Intervention: High risk patients were treated according to NHFA/CSANZ guidelines. Low and intermediate risk patients underwent troponin testing (sensitive assay) 0 and 2 hours after presentation. Intermediate risk patients underwent objective testing after the second troponin test; low risk patients were discharged without further objective testing.
Main outcome measures: The primary outcome was an ACS within 30 days of presentation. Secondary outcomes were ED and hospital lengths of stay (LOS).

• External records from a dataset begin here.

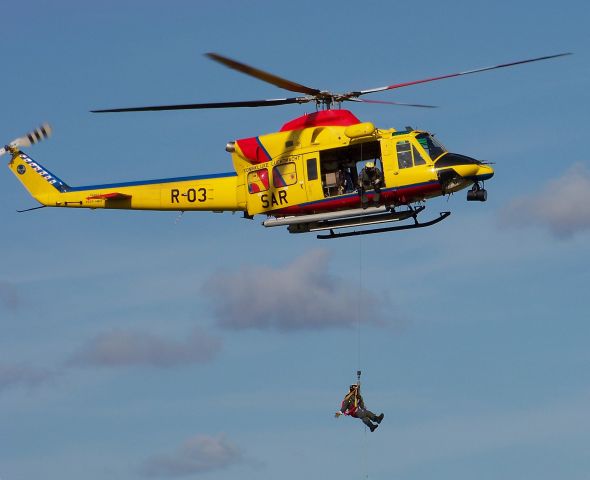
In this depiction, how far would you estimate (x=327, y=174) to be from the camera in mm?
45219

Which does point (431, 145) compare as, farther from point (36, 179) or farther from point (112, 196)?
point (36, 179)

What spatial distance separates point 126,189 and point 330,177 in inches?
330

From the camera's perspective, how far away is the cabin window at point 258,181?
46.0 m

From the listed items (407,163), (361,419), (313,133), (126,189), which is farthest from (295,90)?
(361,419)

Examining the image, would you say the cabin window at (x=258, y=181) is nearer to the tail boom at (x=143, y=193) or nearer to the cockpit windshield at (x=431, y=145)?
the tail boom at (x=143, y=193)

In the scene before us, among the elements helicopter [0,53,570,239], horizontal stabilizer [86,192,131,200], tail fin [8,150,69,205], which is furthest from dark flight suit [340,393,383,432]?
tail fin [8,150,69,205]

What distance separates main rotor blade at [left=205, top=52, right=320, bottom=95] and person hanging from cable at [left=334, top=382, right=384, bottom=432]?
33.7 feet

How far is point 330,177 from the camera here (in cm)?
4516

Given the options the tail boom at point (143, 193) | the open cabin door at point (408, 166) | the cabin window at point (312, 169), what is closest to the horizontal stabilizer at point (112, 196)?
the tail boom at point (143, 193)

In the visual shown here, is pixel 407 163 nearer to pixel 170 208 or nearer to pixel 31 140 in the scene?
pixel 170 208

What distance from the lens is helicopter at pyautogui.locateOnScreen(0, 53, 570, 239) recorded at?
144 feet

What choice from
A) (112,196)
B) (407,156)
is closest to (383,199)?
(407,156)

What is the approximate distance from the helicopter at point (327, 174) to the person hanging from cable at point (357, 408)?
5.86 meters

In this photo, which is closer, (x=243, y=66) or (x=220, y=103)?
(x=243, y=66)
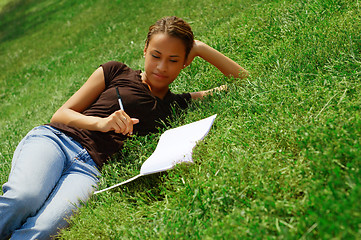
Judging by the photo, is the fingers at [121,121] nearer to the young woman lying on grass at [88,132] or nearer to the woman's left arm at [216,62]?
the young woman lying on grass at [88,132]

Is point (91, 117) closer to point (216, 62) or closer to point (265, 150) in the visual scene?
point (216, 62)

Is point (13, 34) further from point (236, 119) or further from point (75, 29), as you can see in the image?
point (236, 119)

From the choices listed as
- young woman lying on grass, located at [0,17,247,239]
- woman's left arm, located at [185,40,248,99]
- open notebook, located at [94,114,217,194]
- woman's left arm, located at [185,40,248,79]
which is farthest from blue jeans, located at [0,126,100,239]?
woman's left arm, located at [185,40,248,79]

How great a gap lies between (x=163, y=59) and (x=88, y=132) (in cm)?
107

Results: The IMPACT protocol stratified 244 (17.9%) patients to low risk, 789 (57.7%) to intermediate risk, and 333 (24.4%) to high risk categories. The overall 30-day ACS rate was 6.6%, but there were no ACS events in the low risk group, and 14 (1.8%) in the intermediate risk group. The median hospital LOS was 5.1 hours (IQR, 4.2–5.6 h) for low risk and 7.7 hours (IQR, 6.1–21 h) for intermediate risk patients.
Conclusions: The IMPACT protocol safely and efficiently allowed a large proportion of patients presenting to EDs with chest pain to undergo accelerated assessment for risk of an ACS.
Clinical trial registration: Australian New Zealand Clinical Trials Registry ACTRN12611000206921.